Duh! I thought. How had I not seen that myself? It seemed so obvious the moment she said it, but I’d been struggling with that part for at least a week and hadn’t pieced it together.
This is where the true power of a developmental editor comes in. While an important aspect of a developmental edit is finding things the writer wouldn’t know how to fix and teaching them so they become stronger writers, there’s also a lot of power in an editor finding things the writer themselves know is an issue but simply didn’t see in their own work. In the example above, if you’d given me someone else’s manuscript with two “dark knight of the soul” moments, I’d likely have been able to point it out no problem. But because the story was mine, I simply didn’t see it.
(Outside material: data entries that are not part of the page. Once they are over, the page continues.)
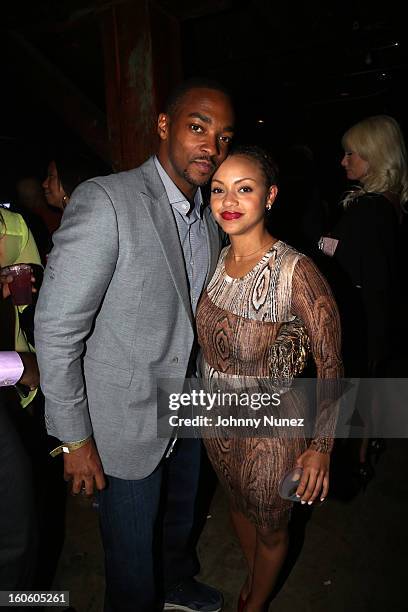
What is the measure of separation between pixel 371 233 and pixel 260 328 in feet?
4.91

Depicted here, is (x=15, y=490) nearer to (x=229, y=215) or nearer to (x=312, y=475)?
(x=312, y=475)

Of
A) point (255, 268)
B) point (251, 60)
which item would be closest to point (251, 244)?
point (255, 268)

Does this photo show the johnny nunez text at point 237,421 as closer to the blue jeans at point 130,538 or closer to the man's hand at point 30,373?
the blue jeans at point 130,538

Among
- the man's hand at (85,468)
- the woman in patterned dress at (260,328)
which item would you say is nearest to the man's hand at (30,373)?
the man's hand at (85,468)

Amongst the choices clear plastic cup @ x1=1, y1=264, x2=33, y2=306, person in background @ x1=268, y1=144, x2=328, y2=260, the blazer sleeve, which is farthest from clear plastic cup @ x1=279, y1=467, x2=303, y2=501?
person in background @ x1=268, y1=144, x2=328, y2=260

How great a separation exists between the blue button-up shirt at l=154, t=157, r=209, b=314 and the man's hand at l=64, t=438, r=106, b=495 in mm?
711

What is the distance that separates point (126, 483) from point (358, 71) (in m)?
7.07

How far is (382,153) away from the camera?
2881 mm

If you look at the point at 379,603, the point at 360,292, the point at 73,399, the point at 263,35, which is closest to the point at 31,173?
the point at 263,35

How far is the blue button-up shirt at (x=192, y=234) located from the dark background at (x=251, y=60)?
156 centimetres

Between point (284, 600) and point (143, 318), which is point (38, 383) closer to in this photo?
point (143, 318)

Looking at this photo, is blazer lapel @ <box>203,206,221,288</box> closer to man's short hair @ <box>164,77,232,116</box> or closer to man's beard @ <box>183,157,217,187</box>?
man's beard @ <box>183,157,217,187</box>

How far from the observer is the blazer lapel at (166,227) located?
1.61m

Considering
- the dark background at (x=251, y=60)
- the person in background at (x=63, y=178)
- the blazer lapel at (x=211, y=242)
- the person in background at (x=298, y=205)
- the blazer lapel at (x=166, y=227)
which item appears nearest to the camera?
the blazer lapel at (x=166, y=227)
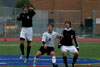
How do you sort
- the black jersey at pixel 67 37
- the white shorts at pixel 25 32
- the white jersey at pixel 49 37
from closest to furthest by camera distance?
the white jersey at pixel 49 37
the black jersey at pixel 67 37
the white shorts at pixel 25 32

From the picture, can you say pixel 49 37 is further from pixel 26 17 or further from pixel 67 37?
pixel 26 17

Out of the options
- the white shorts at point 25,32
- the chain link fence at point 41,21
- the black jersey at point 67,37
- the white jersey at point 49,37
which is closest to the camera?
the white jersey at point 49,37

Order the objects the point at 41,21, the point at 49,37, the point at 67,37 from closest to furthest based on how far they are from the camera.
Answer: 1. the point at 49,37
2. the point at 67,37
3. the point at 41,21

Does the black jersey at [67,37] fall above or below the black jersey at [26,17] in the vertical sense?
below

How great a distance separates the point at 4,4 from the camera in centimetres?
6406

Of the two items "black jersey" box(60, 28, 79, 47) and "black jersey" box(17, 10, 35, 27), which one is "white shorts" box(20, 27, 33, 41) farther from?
"black jersey" box(60, 28, 79, 47)

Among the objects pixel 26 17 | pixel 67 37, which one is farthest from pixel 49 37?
pixel 26 17

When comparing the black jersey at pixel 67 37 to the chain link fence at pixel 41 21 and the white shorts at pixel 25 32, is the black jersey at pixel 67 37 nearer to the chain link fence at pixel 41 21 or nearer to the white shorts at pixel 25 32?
the white shorts at pixel 25 32

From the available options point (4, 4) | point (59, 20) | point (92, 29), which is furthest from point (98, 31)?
point (4, 4)

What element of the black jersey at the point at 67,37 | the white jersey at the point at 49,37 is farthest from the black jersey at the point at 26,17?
the white jersey at the point at 49,37

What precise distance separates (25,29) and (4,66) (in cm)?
204

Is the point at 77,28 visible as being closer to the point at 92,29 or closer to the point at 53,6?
the point at 92,29

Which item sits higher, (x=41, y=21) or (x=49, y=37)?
(x=49, y=37)

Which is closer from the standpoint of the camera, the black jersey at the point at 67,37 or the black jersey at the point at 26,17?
the black jersey at the point at 67,37
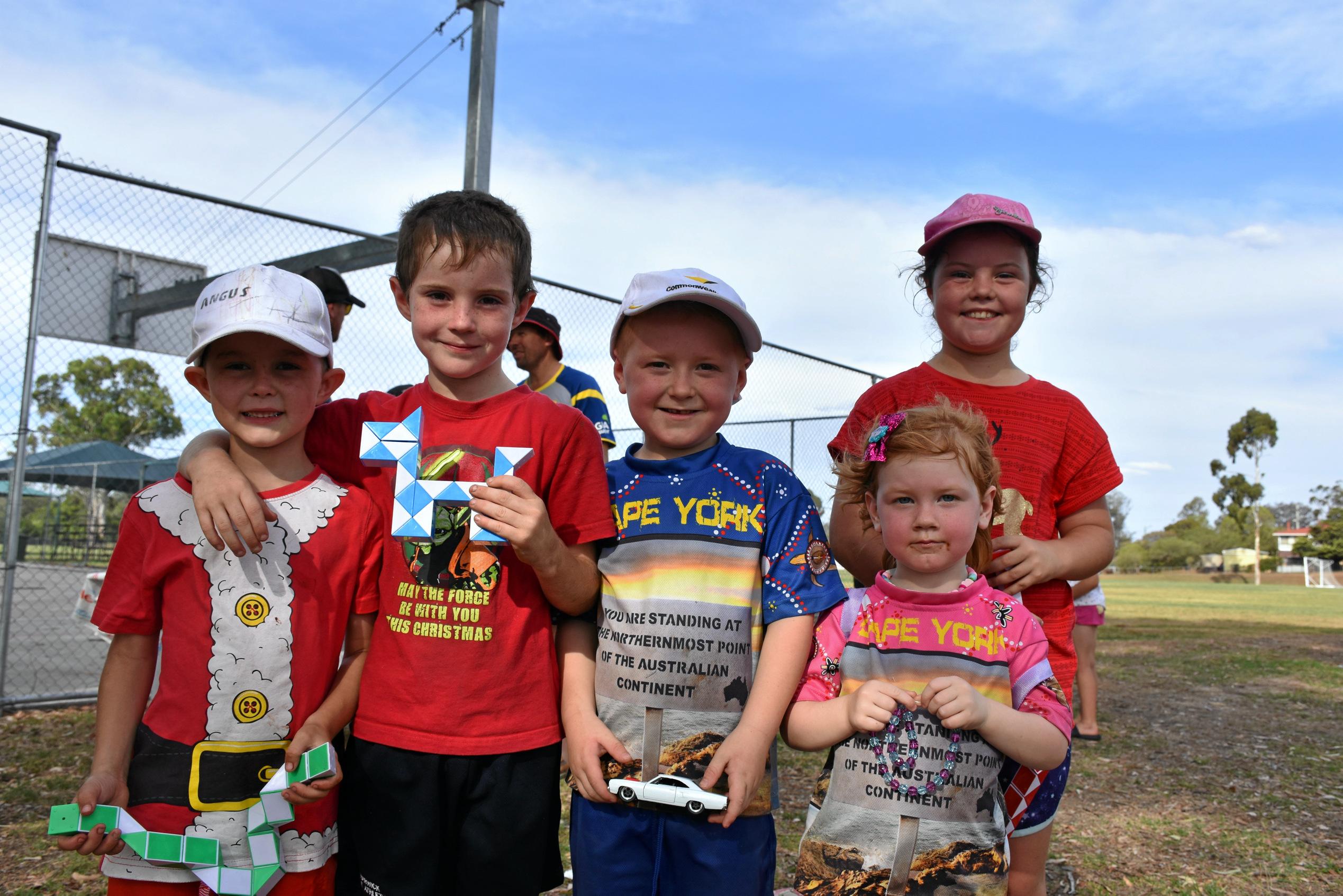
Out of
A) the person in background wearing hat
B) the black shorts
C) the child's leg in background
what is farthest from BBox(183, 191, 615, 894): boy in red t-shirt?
the child's leg in background

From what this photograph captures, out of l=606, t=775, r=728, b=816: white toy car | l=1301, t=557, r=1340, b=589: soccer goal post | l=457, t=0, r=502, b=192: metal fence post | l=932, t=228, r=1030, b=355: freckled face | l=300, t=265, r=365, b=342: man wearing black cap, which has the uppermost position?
l=457, t=0, r=502, b=192: metal fence post

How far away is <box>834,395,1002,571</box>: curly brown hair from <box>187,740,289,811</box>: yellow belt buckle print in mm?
1221

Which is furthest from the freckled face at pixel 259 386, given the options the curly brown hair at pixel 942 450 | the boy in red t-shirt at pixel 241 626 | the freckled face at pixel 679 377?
the curly brown hair at pixel 942 450

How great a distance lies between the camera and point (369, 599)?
1822 mm

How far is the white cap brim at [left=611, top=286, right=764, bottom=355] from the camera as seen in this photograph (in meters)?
1.78

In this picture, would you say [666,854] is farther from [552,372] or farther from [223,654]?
[552,372]

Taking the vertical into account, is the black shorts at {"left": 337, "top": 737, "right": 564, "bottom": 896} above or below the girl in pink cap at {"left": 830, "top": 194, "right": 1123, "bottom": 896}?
below

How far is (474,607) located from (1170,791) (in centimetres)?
462

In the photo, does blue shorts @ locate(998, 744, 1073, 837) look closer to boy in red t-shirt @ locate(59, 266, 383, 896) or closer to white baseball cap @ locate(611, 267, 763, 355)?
white baseball cap @ locate(611, 267, 763, 355)

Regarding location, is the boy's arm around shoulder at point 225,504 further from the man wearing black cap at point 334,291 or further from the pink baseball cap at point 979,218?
the man wearing black cap at point 334,291

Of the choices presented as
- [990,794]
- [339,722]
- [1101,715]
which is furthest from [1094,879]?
[1101,715]

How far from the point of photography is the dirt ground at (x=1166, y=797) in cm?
354

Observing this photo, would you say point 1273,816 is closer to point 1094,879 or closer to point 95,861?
point 1094,879

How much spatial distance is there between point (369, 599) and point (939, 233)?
1435 millimetres
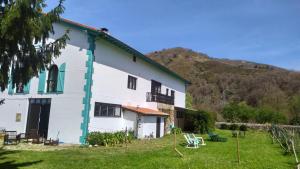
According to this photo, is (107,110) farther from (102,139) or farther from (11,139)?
(11,139)

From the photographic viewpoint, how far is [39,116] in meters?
18.8

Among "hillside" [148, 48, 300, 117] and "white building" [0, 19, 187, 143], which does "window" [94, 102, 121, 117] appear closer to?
"white building" [0, 19, 187, 143]

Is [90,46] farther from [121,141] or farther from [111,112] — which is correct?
[121,141]

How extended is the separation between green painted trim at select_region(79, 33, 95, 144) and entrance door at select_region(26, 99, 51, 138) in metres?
2.91

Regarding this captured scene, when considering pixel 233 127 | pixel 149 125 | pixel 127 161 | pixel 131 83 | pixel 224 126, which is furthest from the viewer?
pixel 224 126

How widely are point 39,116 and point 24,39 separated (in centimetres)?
1180

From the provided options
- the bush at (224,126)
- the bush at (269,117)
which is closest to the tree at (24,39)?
the bush at (224,126)

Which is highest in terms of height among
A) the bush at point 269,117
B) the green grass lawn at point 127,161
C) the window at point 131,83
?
the window at point 131,83

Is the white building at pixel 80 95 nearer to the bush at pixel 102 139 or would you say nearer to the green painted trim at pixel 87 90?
the green painted trim at pixel 87 90

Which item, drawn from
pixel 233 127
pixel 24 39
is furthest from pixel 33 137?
pixel 233 127

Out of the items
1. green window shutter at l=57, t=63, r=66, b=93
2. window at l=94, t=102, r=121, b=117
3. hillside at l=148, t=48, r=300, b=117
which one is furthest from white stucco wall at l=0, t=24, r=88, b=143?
hillside at l=148, t=48, r=300, b=117

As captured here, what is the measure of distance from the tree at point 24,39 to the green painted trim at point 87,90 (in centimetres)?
850

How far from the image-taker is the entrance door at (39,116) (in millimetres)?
18509

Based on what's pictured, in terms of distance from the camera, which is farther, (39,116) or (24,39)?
(39,116)
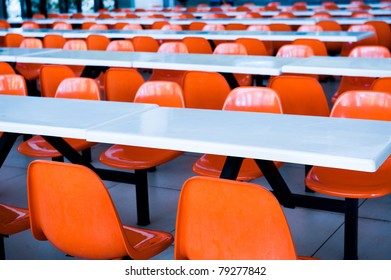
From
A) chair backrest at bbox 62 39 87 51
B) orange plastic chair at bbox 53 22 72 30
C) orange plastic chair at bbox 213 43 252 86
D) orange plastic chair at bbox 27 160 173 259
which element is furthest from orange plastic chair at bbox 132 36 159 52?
orange plastic chair at bbox 27 160 173 259

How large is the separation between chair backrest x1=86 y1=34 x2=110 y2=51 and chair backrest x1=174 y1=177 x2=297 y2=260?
5593 mm

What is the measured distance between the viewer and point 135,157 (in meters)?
3.50

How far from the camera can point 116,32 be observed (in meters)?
7.81

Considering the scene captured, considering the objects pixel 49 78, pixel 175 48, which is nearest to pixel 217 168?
pixel 49 78

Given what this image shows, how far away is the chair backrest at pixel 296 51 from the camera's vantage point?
5348 millimetres

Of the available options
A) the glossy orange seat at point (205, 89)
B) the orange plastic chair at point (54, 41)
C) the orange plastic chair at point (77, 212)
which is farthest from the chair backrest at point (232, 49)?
the orange plastic chair at point (77, 212)

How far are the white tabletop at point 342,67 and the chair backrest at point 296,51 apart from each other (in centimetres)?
61

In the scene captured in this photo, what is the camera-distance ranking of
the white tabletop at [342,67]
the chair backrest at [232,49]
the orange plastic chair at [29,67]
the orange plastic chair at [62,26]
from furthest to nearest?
1. the orange plastic chair at [62,26]
2. the orange plastic chair at [29,67]
3. the chair backrest at [232,49]
4. the white tabletop at [342,67]

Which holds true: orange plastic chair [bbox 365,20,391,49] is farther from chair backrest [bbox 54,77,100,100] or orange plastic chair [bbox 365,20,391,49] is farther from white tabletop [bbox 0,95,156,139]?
white tabletop [bbox 0,95,156,139]

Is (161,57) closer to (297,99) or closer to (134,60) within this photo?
(134,60)

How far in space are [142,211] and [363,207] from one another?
1315mm

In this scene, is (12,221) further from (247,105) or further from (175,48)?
(175,48)

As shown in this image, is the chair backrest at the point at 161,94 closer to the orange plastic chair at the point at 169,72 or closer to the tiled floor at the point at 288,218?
the tiled floor at the point at 288,218

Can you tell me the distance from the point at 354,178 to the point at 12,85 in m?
2.51
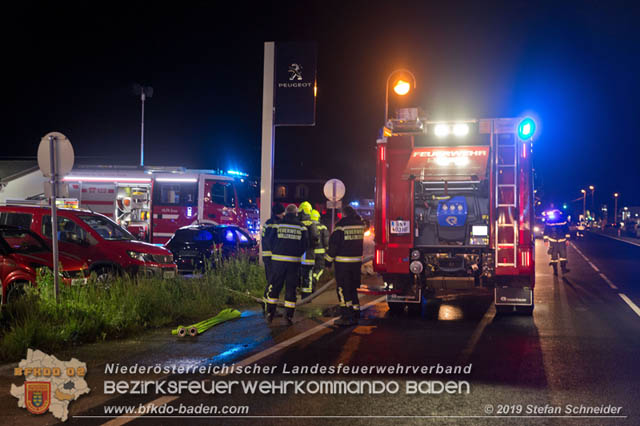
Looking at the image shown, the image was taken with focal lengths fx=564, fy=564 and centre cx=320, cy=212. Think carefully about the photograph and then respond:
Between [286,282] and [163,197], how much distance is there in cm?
1429

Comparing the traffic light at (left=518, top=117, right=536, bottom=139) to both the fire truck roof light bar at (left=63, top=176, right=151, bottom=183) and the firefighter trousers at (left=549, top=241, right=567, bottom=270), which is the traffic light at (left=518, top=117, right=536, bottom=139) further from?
the fire truck roof light bar at (left=63, top=176, right=151, bottom=183)

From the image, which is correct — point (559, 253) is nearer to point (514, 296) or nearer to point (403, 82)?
point (514, 296)

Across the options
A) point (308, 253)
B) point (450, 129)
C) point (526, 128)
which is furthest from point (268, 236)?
point (526, 128)

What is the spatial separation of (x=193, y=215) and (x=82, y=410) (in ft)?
55.8

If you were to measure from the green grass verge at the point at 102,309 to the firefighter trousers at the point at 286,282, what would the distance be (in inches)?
48.3

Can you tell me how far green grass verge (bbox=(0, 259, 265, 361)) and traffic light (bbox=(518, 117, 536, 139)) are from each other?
18.3 ft

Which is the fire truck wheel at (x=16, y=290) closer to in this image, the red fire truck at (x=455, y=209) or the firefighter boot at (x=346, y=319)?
the firefighter boot at (x=346, y=319)

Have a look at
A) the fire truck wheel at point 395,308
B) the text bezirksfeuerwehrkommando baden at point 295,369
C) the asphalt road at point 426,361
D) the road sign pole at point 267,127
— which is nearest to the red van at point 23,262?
the asphalt road at point 426,361

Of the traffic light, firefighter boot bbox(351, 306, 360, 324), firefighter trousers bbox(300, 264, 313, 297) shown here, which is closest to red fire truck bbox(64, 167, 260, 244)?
firefighter trousers bbox(300, 264, 313, 297)

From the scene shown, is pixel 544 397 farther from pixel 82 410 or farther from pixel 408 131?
pixel 408 131

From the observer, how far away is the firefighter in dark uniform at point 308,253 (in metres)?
9.74

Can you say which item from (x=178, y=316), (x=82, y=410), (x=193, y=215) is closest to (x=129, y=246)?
(x=178, y=316)

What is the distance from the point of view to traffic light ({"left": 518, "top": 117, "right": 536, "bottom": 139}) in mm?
8828

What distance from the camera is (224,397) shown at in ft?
16.4
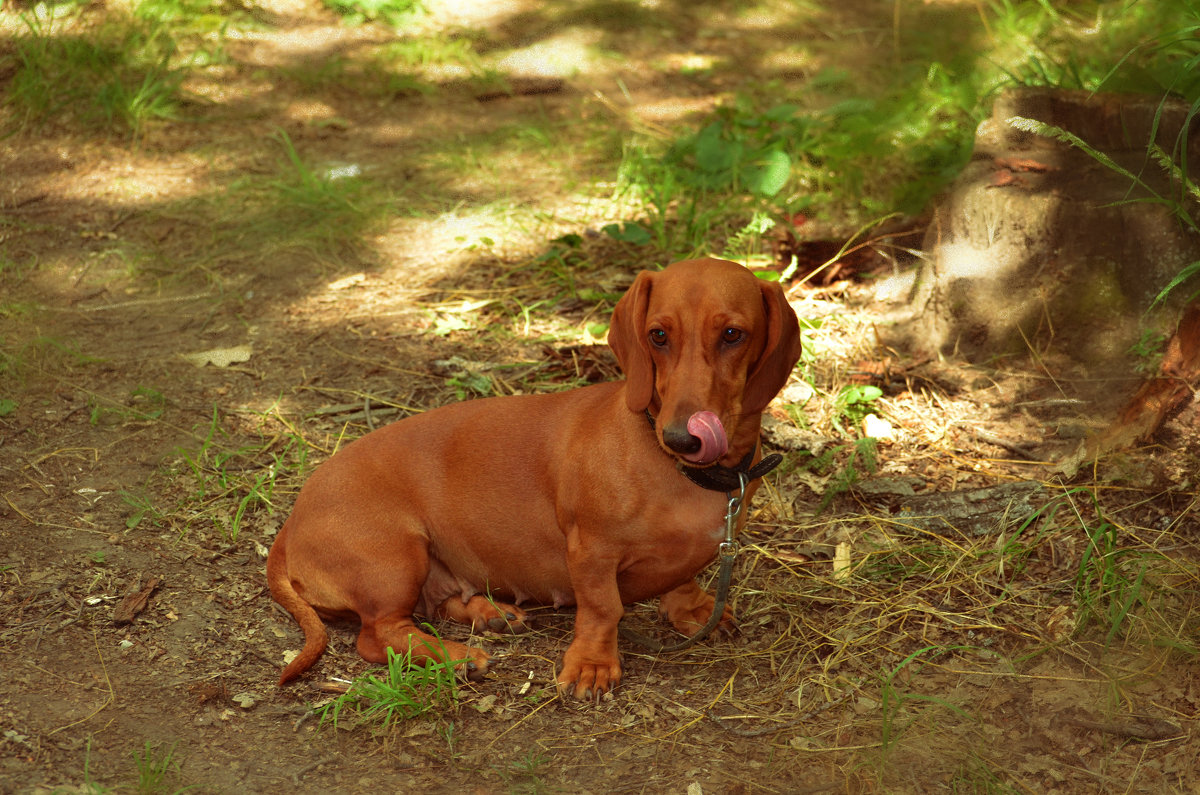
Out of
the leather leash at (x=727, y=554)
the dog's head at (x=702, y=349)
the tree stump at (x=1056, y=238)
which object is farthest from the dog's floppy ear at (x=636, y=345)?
the tree stump at (x=1056, y=238)

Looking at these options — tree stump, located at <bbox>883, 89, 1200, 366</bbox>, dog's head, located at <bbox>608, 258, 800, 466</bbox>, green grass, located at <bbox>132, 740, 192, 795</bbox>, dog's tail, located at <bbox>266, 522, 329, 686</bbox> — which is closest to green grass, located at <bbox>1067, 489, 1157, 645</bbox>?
tree stump, located at <bbox>883, 89, 1200, 366</bbox>

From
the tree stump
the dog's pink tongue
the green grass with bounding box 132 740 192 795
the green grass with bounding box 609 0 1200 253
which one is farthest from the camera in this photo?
the green grass with bounding box 609 0 1200 253

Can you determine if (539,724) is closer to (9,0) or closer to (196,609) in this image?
(196,609)

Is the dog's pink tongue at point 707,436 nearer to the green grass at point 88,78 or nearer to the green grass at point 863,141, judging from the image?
the green grass at point 863,141

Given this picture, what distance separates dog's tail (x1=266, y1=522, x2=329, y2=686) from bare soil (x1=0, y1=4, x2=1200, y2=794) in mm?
76

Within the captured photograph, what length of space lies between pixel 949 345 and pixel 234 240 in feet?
11.6

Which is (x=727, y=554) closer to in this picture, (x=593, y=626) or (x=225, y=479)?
(x=593, y=626)

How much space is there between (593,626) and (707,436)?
777 millimetres

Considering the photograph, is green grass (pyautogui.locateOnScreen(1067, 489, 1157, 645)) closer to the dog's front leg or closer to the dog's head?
the dog's head

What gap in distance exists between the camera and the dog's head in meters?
2.66

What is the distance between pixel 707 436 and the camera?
2602 millimetres

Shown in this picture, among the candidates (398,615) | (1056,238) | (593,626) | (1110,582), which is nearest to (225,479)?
(398,615)

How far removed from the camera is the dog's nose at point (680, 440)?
2605mm

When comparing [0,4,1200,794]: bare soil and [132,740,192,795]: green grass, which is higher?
[132,740,192,795]: green grass
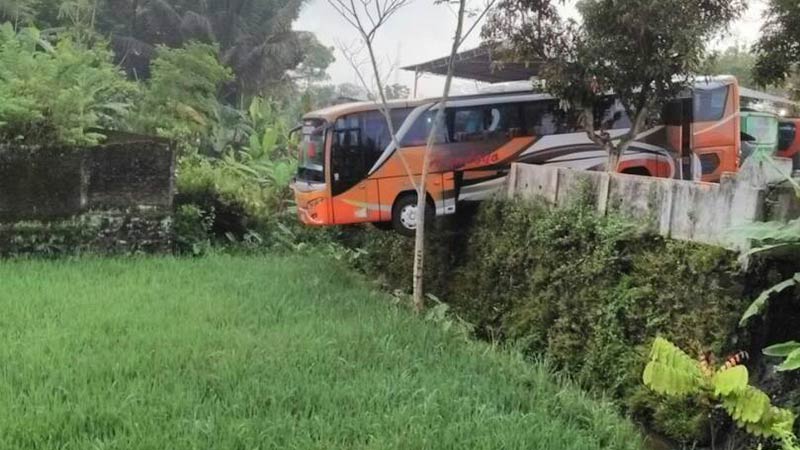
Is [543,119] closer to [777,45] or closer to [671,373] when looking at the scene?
[777,45]

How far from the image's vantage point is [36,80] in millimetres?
8992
Why does this happen? Why can we as writers understand the structure of a story or the “rules” of writing but fail to execute this knowledge in our own manuscripts? A couple of reasons.
1. We’re Too Close to the Story
There’s no question that writers become attached to their stories. Sometimes that’s because the story is based on something very personal to the writer, sometimes simply because we’ve grown to love these characters we created. Regardless of the reason we’re attached, that attachment can sometimes cloud our judgment on what works and what doesn’t serve our story in the best way.
I see this often with a story that begins in the “wrong” spot. A lot of times, writers see the beginning of their story first – it’s how the idea started for them, so it makes sense that’s where the story should begin, right? But that’s not necessarily true. Just because the story started in our minds in a certain place doesn’t necessarily mean that’s the best place to begin our manuscript. Or just because we love our characters and don’t want to see them struggle doesn’t mean they don’t need to struggle in order for the story to feel satisfying to a reader.
The list goes on, but these are the kinds of things that only an impartial, outside perspective can often pick up on. As the writer, we might have the sense something isn’t working, but we may not be able to clearly see and identify the issue because we’ve grown so close to the story that we can’t picture it any other way unless someone else comes in and points out why something isn’t working. Because a developmental editor doesn’t have an emotional investment in the story, they’re often better able to see these issues and think of different alternatives that might work better.
2. We’ve Grown Numb to the Story
There’s a meme that says we’re told to write the story we want to read because we’ll have to read it a million times as we draft and revise and revise and revise. It’s absolutely true that by the time our manuscript is “finished,” we’ve read through it so many times we likely have lost count. Unfortunately, with this amount of rereading, we often become numb to what’s actually on the page.
We know what we wanted to convey, what should be there. But that doesn’t always mean we were successful in getting our thoughts and intentions onto the page. Just like it’s easy to overlook typos in your own writing because you knew what you meant to say, it can be easy to overlook things like relationship building, successful character arcs, world building, etc. The picture is clear in our own mind, and sometimes we can’t successfully slip into a reader’s mindset and see what’s missing or what isn’t working.
But a developmental editor comes at your story with fresh eyes. And fresh eyes can pick up on things that tired, numb eyes simply can’t. Fresh eyes see what’s on the page without knowledge of what you’d intended to put there.
So, if you get your manuscript back from your developmental editor and think to yourself, “Why didn’t I see that?” know that you’re not alone. Even this developmental editor missed a pretty big issue with her own manuscript! That’s the point of having a developmental edit: as writers, we can’t catch everything, and as knowledgeable as we might be about the craft of writing, seeing an issue in someone else’s story and seeing it in our own are two different skillsets. My biggest hope is that the writers I work with never feel like they are bad writers because they didn’t pick up on the issues I point out, but that they appreciate and value the feedback I can give them from that outside perspective.